## START Data excerpts

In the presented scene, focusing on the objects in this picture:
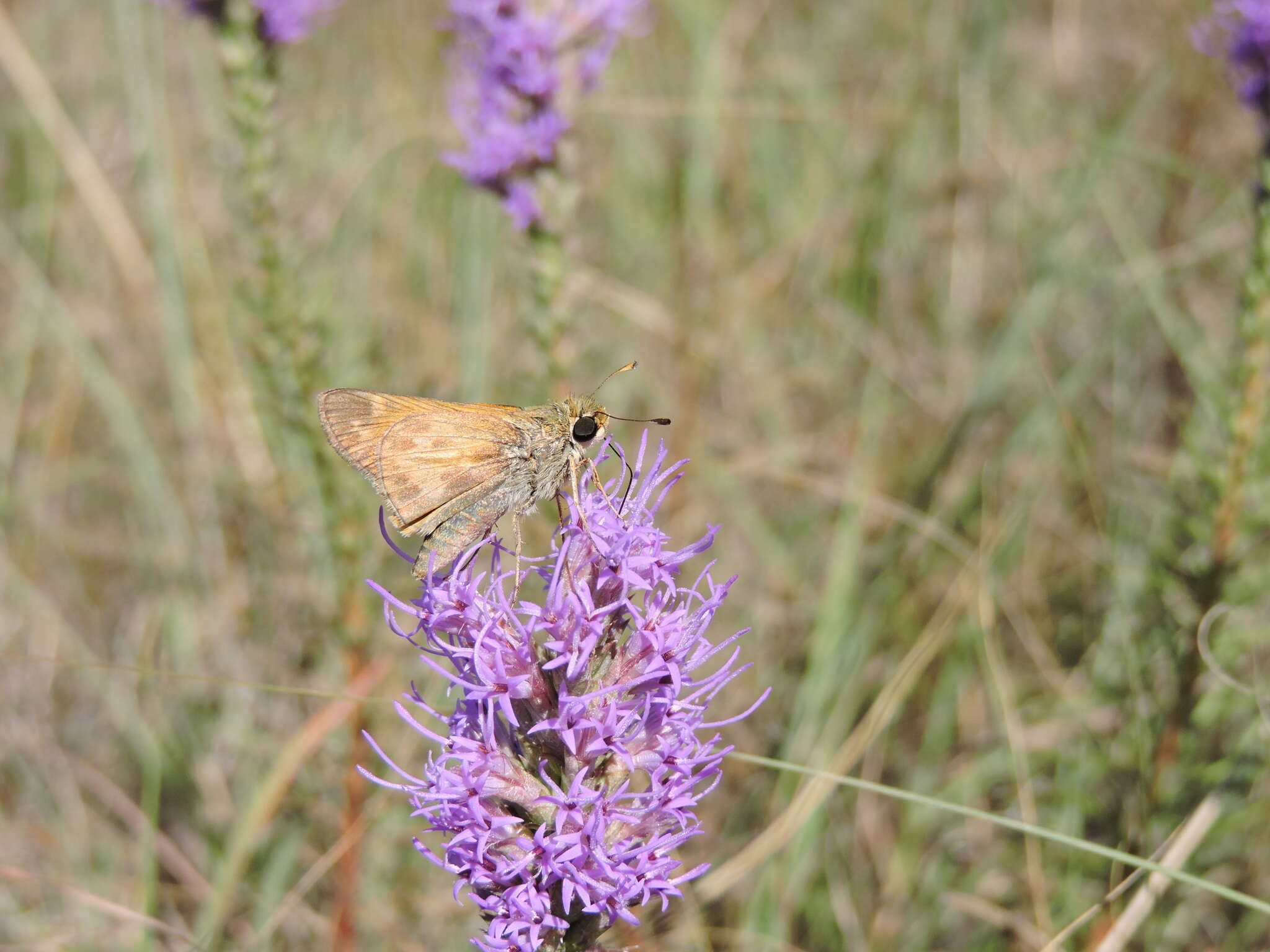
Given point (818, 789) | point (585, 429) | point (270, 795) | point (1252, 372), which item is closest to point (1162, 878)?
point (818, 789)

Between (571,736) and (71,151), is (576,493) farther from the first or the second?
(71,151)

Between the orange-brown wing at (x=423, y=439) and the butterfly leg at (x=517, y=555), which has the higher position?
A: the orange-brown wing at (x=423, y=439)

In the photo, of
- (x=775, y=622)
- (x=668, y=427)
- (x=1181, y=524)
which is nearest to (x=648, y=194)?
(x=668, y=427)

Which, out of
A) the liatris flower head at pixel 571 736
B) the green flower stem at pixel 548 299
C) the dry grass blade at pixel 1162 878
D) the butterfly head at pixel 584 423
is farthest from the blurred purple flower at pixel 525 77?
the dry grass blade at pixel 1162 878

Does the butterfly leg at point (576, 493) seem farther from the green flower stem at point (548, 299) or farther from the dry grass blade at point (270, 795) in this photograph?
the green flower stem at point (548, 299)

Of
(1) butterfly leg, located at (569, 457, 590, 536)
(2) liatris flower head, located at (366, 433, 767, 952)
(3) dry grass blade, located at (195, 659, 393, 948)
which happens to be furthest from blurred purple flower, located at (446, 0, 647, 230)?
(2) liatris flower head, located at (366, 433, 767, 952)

## END Data excerpts
## START Data excerpts

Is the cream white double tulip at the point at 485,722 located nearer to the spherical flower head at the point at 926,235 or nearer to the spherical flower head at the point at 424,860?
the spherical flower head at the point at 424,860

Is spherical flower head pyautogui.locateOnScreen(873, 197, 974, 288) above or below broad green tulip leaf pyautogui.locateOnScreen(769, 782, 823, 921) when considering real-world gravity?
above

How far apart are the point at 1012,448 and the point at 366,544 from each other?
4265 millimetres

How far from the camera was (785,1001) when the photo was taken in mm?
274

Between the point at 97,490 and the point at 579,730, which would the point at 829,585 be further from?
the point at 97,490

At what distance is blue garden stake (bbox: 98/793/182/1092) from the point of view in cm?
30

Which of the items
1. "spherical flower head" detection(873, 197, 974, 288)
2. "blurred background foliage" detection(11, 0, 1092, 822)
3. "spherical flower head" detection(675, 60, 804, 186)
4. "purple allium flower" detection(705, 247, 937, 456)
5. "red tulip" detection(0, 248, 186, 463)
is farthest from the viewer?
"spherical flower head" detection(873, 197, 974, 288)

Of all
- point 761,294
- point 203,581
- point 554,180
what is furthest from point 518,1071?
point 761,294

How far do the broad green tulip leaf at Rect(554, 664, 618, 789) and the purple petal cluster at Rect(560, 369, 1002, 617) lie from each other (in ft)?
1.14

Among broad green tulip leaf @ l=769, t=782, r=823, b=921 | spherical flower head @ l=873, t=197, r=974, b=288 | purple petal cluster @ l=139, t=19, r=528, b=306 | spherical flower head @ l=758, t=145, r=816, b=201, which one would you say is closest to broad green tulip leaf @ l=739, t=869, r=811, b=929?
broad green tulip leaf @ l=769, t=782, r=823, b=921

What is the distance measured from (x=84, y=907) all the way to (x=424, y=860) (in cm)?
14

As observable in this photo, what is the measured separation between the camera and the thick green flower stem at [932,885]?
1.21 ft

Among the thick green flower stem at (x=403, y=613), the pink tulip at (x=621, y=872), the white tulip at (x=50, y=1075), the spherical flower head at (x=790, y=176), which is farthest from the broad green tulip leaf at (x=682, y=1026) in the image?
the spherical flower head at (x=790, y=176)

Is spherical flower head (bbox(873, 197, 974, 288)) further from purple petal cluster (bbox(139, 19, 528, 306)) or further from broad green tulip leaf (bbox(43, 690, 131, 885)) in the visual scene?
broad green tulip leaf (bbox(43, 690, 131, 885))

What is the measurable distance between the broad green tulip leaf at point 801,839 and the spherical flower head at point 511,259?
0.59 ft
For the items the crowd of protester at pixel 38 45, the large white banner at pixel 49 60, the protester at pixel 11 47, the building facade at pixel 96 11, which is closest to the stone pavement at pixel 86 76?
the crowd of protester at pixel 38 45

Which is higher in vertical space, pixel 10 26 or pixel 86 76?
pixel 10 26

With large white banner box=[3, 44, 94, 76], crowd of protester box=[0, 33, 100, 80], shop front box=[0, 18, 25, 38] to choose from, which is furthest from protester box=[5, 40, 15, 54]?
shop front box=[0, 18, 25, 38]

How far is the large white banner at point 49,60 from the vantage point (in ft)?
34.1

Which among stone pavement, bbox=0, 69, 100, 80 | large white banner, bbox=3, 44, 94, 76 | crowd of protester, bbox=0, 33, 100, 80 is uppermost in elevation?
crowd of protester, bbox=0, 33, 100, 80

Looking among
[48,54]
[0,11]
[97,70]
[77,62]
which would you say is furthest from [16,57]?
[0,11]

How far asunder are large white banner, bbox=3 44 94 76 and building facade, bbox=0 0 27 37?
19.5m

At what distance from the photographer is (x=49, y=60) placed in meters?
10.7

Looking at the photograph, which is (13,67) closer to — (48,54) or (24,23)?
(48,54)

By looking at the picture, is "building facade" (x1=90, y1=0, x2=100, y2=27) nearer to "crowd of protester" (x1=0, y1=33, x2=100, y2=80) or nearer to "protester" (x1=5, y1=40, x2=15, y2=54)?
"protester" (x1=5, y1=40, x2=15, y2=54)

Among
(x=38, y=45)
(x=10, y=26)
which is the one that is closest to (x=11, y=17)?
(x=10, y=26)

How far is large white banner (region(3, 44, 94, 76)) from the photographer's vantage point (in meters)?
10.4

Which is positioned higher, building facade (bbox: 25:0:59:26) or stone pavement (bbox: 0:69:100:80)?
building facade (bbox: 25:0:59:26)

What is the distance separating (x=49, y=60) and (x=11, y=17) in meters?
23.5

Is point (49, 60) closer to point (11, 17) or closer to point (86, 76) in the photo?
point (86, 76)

## END Data excerpts
## START Data excerpts

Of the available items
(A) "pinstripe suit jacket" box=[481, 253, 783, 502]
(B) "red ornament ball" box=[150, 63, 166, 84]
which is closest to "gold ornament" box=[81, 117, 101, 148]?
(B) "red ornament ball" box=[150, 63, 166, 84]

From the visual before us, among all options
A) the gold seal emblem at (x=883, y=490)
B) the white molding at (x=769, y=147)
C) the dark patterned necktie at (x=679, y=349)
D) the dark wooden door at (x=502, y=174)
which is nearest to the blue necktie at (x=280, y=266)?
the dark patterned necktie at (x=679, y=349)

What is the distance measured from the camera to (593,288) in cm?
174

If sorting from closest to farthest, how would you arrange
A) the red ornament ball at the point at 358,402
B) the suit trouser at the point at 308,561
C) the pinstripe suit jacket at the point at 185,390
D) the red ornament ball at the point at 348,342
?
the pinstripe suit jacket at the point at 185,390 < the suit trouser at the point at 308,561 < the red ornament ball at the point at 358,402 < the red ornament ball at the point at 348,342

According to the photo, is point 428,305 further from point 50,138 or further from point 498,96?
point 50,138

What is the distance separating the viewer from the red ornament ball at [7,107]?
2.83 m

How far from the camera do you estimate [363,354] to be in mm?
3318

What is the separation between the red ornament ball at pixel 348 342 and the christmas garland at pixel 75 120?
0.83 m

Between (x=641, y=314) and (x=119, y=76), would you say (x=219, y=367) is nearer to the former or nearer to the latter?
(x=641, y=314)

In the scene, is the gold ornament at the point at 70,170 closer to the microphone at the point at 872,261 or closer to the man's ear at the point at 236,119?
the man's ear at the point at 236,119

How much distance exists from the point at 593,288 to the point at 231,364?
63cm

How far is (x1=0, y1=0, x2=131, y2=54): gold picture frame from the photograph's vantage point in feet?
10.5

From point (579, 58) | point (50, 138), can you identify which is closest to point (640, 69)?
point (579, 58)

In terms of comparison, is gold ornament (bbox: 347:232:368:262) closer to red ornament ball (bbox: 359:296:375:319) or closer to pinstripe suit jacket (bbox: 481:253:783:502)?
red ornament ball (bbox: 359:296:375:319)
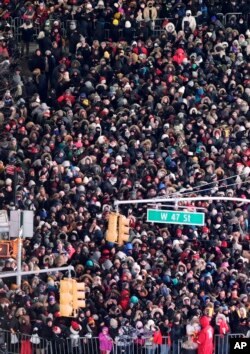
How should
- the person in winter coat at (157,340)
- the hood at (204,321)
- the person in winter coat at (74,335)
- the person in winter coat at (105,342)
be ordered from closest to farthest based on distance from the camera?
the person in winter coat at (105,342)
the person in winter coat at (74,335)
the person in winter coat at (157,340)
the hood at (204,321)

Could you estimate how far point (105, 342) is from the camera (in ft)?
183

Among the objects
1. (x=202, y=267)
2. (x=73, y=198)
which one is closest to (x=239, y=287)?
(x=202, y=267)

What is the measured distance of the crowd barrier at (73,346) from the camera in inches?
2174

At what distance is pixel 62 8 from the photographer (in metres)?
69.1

## END Data excerpts

Challenge:
Please report how many lines in the records above contain the string "vantage", with case counting, and give only the number.

The solution:
3